►

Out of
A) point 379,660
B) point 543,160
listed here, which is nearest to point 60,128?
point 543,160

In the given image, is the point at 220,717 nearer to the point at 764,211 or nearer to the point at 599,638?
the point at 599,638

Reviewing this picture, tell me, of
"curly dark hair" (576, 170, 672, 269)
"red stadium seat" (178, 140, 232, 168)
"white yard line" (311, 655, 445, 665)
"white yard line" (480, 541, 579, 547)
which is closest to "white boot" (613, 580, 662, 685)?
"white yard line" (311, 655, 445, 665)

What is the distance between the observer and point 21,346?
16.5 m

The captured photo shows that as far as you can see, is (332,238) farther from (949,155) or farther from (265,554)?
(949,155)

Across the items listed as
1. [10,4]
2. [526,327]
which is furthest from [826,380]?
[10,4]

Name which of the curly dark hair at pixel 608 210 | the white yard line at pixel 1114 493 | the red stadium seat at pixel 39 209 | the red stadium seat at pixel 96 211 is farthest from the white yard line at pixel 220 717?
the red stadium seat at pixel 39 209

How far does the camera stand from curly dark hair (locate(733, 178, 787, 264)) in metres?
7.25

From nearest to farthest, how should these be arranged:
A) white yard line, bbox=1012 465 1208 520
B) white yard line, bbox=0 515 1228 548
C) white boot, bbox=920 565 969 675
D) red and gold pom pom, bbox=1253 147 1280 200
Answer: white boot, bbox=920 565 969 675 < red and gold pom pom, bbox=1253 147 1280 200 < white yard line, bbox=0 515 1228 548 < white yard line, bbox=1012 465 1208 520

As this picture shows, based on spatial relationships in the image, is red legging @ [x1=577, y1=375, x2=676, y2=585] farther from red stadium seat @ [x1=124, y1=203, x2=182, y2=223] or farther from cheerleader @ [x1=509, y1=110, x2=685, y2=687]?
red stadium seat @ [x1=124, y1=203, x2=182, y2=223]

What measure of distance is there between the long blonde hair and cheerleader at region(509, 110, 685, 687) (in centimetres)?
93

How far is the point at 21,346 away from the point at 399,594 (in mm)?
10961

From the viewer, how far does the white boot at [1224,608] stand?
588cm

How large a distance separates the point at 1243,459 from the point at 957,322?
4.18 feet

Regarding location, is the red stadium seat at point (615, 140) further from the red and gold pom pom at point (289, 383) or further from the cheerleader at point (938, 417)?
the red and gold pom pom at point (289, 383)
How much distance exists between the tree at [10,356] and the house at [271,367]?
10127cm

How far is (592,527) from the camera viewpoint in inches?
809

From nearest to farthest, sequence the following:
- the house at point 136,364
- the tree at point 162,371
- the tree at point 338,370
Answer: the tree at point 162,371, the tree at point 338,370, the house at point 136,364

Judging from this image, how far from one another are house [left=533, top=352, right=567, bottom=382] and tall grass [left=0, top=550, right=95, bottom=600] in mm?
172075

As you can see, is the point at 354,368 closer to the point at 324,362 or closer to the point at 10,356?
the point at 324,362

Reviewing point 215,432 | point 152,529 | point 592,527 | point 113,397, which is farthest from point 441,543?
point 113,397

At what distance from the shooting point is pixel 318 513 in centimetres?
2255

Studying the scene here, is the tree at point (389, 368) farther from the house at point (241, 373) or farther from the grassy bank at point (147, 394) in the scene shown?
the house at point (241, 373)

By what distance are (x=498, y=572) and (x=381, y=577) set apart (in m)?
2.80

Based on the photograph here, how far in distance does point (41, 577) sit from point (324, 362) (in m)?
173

◄

__Aim__:
Copy out, word for word, the lines of the listing above, starting with the line that contains "How far is (592,527)" and ending with the last line of the listing, both included.

__Result__:
How far is (592,527) from the camera viewpoint in inches?
809

From nearest to farthest, sequence the following:
- the house at point 136,364
- the tree at point 162,371
- the tree at point 338,370
Answer: the tree at point 162,371, the tree at point 338,370, the house at point 136,364

Judging from this image, how far from one another are house [left=533, top=352, right=567, bottom=382] and tall grass [left=0, top=550, right=95, bottom=600] in mm?
172075

As you can see, is the point at 354,368 closer to the point at 324,362 or closer to the point at 10,356?
the point at 324,362

Reviewing point 215,432 | point 152,529 | point 592,527 | point 113,397, which is farthest from point 441,543?
point 113,397

At what distance from the shooting point is pixel 318 513 in centimetres?
2255

Studying the scene here, is the tree at point (389, 368) farther from the house at point (241, 373) or farther from the grassy bank at point (147, 394) in the scene shown?
the house at point (241, 373)

By what distance are (x=498, y=572) and (x=381, y=577) set apart (in m)?
2.80

Based on the photograph here, how far in distance does point (41, 577) sit from point (324, 362) (in m)?
173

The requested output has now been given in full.